Caption-style text data:
• • • • •
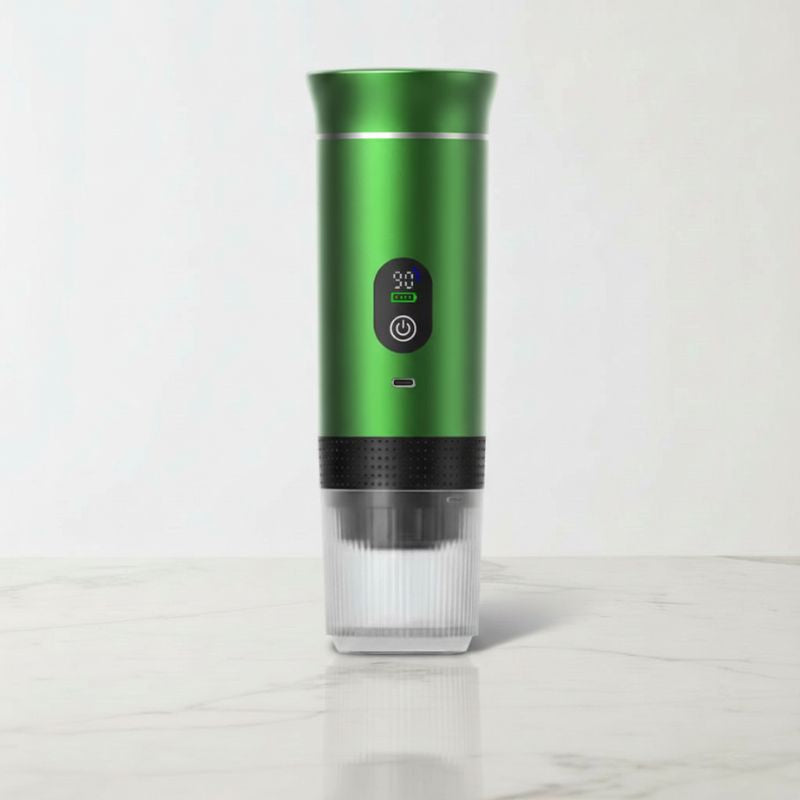Portable Espresso Machine with LED Display – Green, 80 ml – feature detail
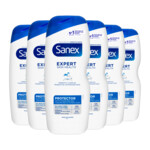 6x Sanex Douchecrème Expert Skin Health Protector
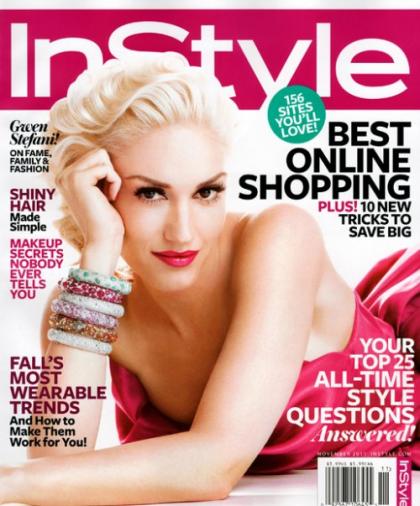 Gwen Stefani Covers InStyle November 2011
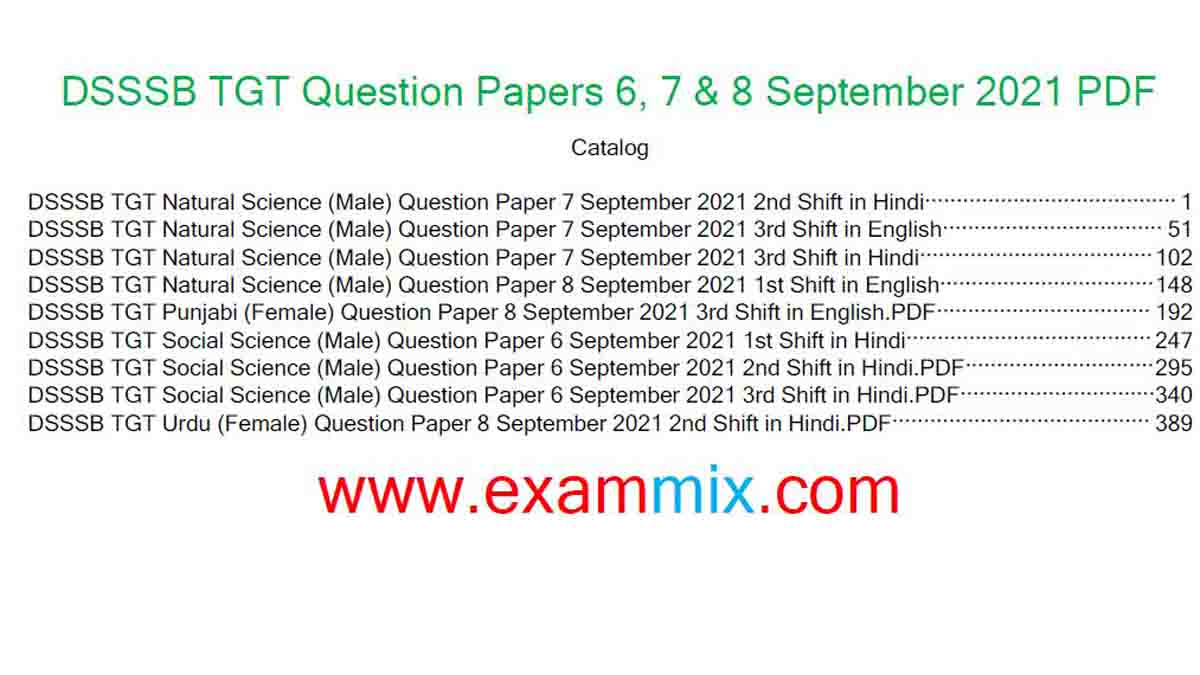 dsssb tgt physical education question paper pdf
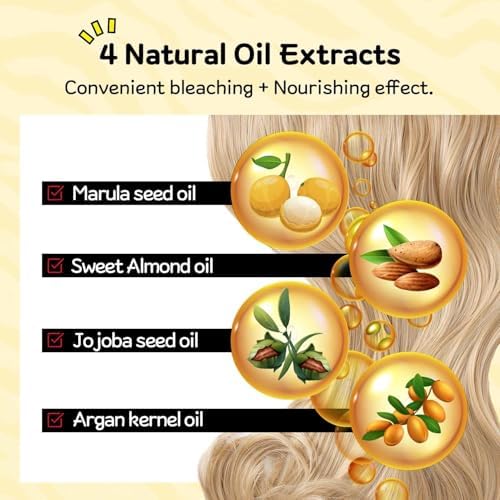 Texture view of the rich conditioning hair bleach cream blended with jojoba seed oil.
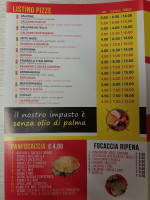 Pizza In Piazza menu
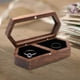 thumbnail image 5 of Caja de Joyería Portátil Decoraciones Caja de Anillos Dobles con Tapa Coleccionables Caja de Anillos de para Anillos de de Negro BLESIY Vitrina de joyería, 5 of 8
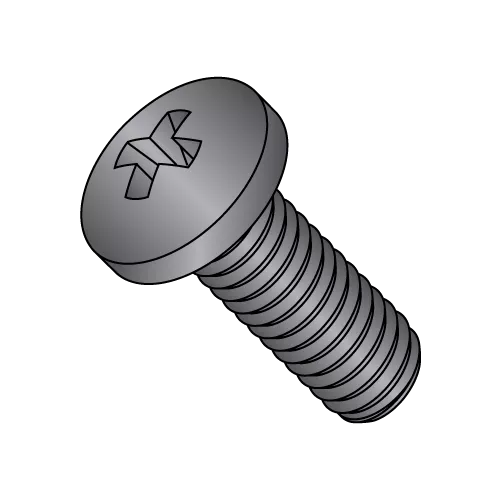 Pan Phillips - Machine Screw - MS51957 - Coarse - 18-8 Stainless - Black Oxide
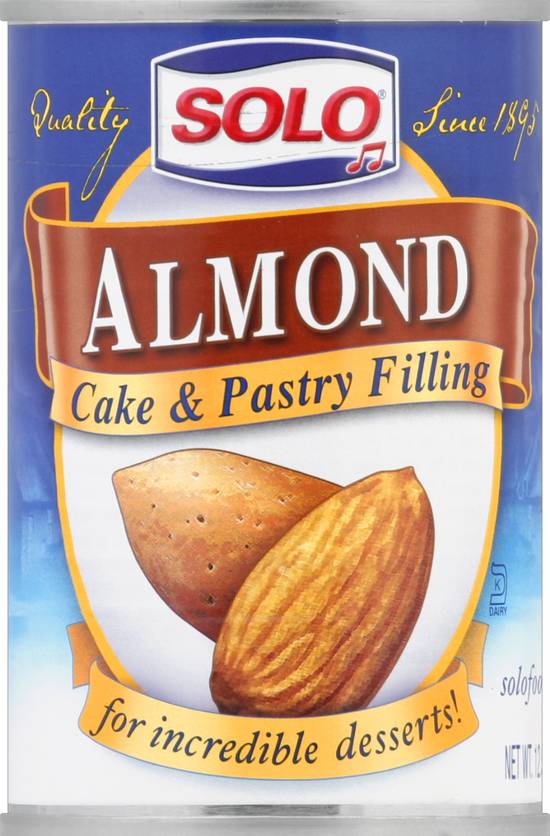 Solo Almond Cake and Pastry Filling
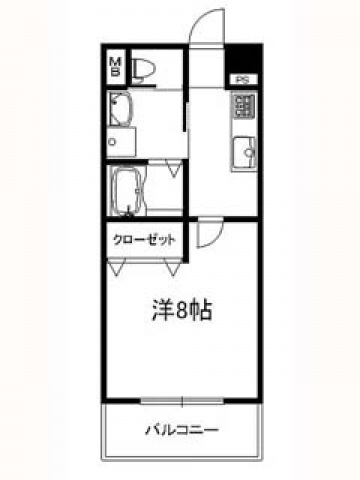 広島市中区白島九軒町のマンションの間取り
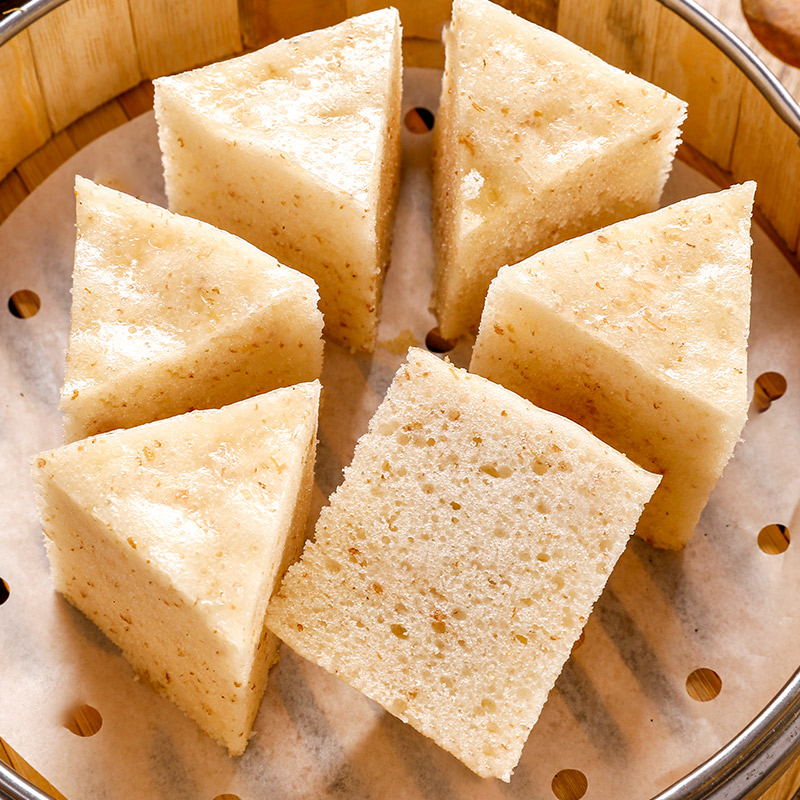 粗粮燕麦糕广港式点心糕点早餐下午茶小吃五谷杂粮传统中式糕点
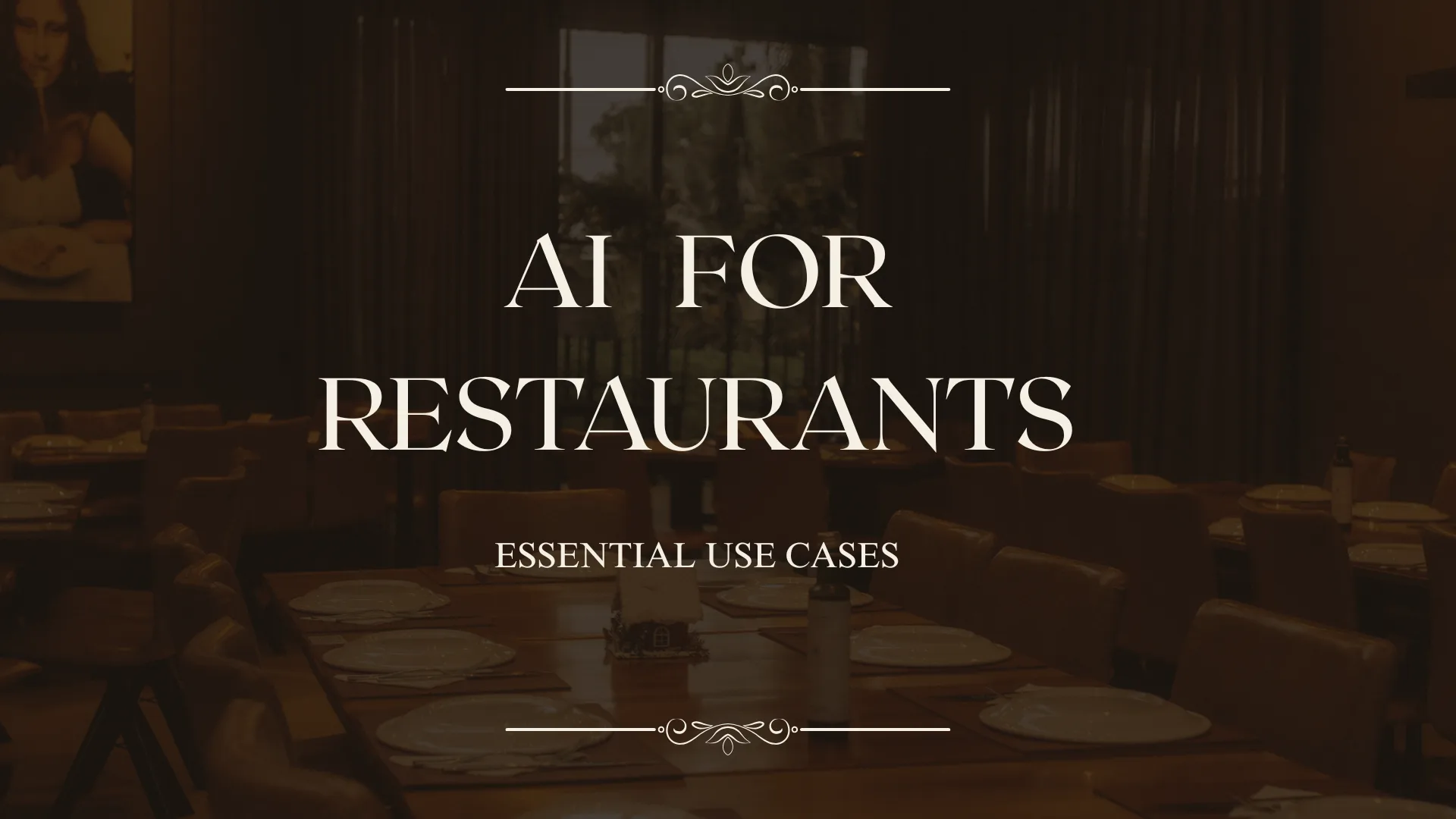 AI for Restaurants 5 Essential Use Cases to Implement in 2026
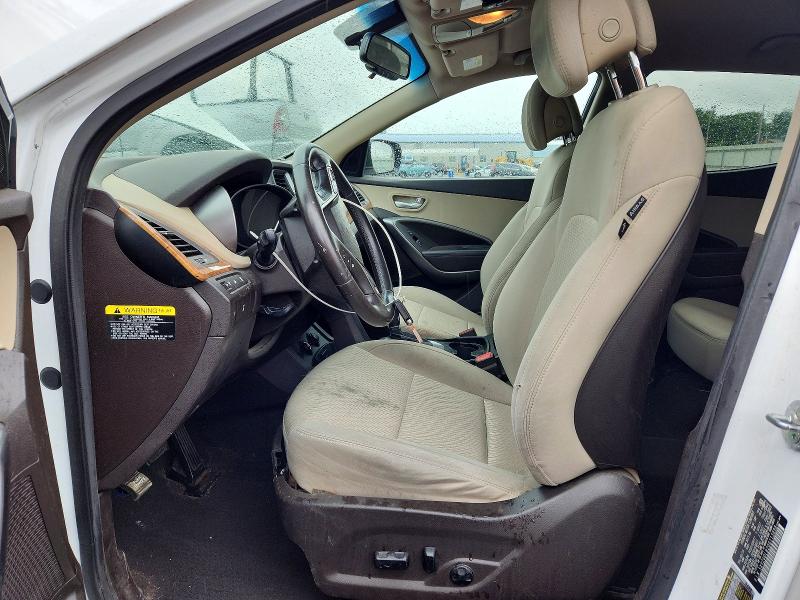 2013 Hyundai Santa fe VIN 5XYZUDLB2DG113898 COPART salvage auction — FRONT END, Pa - Certificate Of Salvage, sold $1,800 on 2026-07-02 (photo 7)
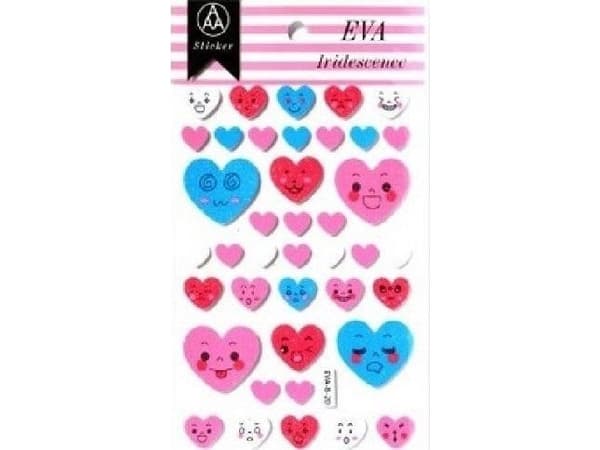 Stiker med skumelement med ljus glitter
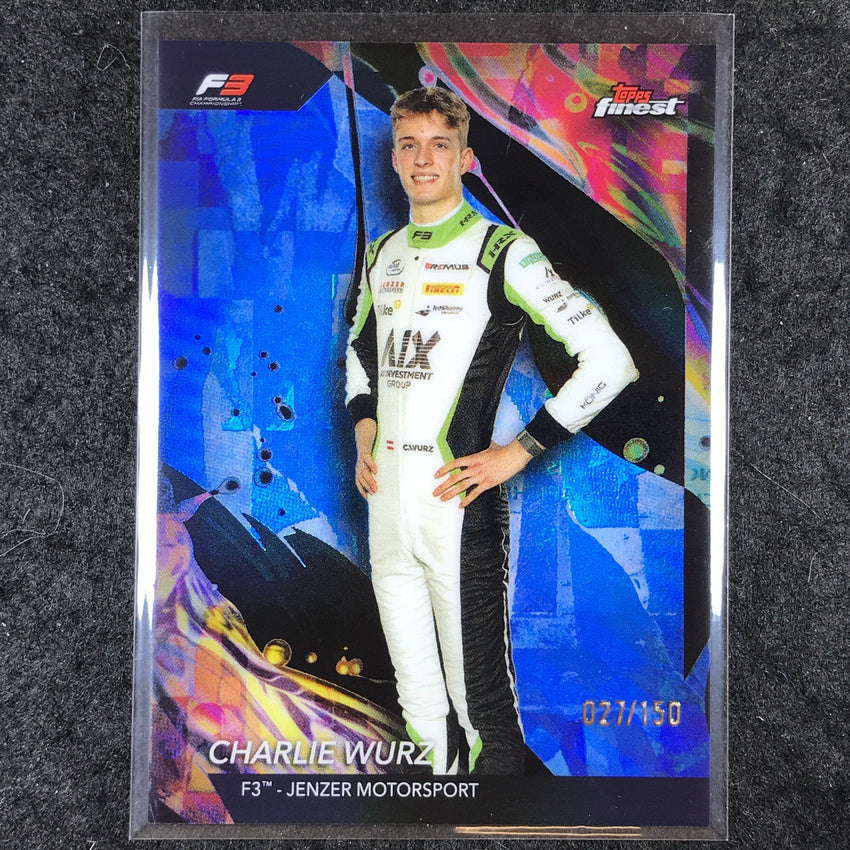 2024 Topps Finest Formula 1 CHARLIE WURZ Uncommon Blue /150 #158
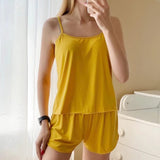 YELLOW CAMI SETS FOR WOMEN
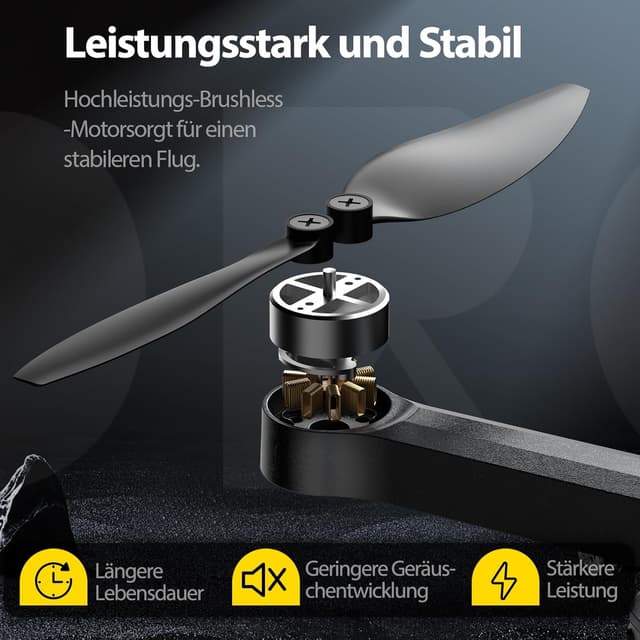 Thumbnail 3 de DEERC D25 Faltbare Drohne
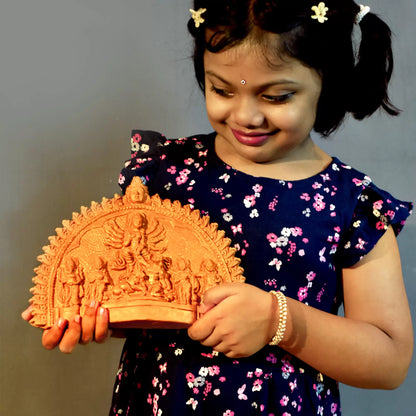 Goddess Durga Family Little Idol – Terracotta Combo Pack Puja Kit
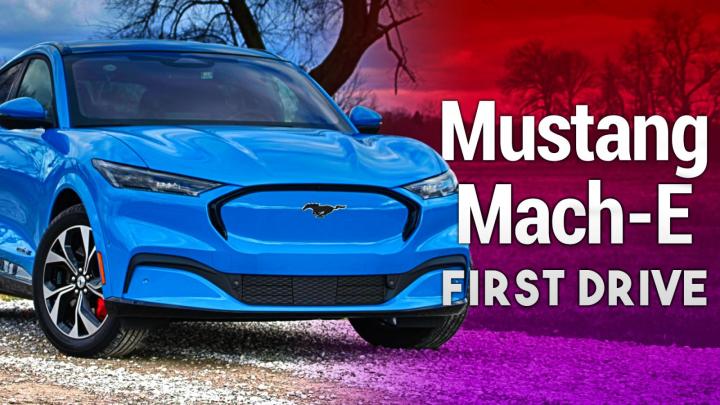 Mustang Mach-E First Drive Review - Ford's All-New New Electric Crossover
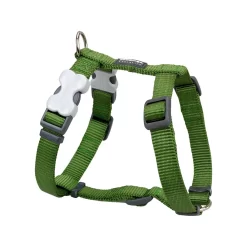 Red Dingo Dog Harness Plain Green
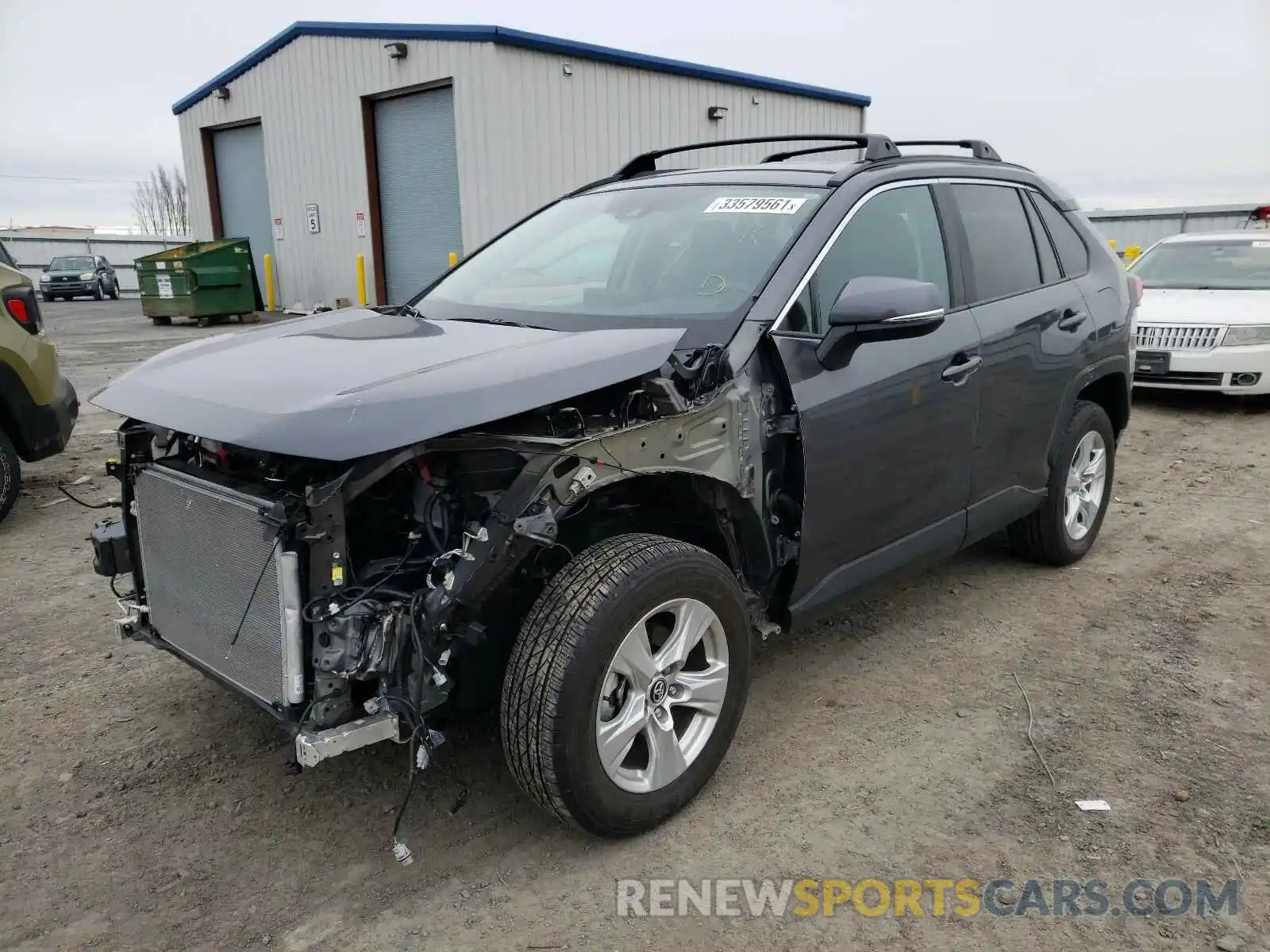 2 Photograph of a damaged car 2T3P1RFV7LW119702 TOYOTA RAV4 2020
• • • • •
• [Work to complete] Output each entry exactly. Skip the pictures.

• [Result for this exercise]
Portable Espresso Machine with LED Display – Green, 80 ml – feature detail
 6x Sanex Douchecrème Expert Skin Health Protector
 Gwen Stefani Covers InStyle November 2011
 dsssb tgt physical education question paper pdf
 Texture view of the rich conditioning hair bleach cream blended with jojoba seed oil.
 Pizza In Piazza menu
 thumbnail image 5 of Caja de Joyería Portátil Decoraciones Caja de Anillos Dobles con Tapa Coleccionables Caja de Anillos de para Anillos de de Negro BLESIY Vitrina de joyería, 5 of 8
 Pan Phillips - Machine Screw - MS51957 - Coarse - 18-8 Stainless - Black Oxide
 Solo Almond Cake and Pastry Filling
 広島市中区白島九軒町のマンションの間取り
 粗粮燕麦糕广港式点心糕点早餐下午茶小吃五谷杂粮传统中式糕点
 AI for Restaurants 5 Essential Use Cases to Implement in 2026
 2013 Hyundai Santa fe VIN 5XYZUDLB2DG113898 COPART salvage auction — FRONT END, Pa - Certificate Of Salvage, sold $1,800 on 2026-07-02 (photo 7)
 Stiker med skumelement med ljus glitter
 2024 Topps Finest Formula 1 CHARLIE WURZ Uncommon Blue /150 #158
 YELLOW CAMI SETS FOR WOMEN
 Thumbnail 3 de DEERC D25 Faltbare Drohne
 Goddess Durga Family Little Idol – Terracotta Combo Pack Puja Kit
 Mustang Mach-E First Drive Review - Ford's All-New New Electric Crossover
 Red Dingo Dog Harness Plain Green
 2 Photograph of a damaged car 2T3P1RFV7LW119702 TOYOTA RAV4 2020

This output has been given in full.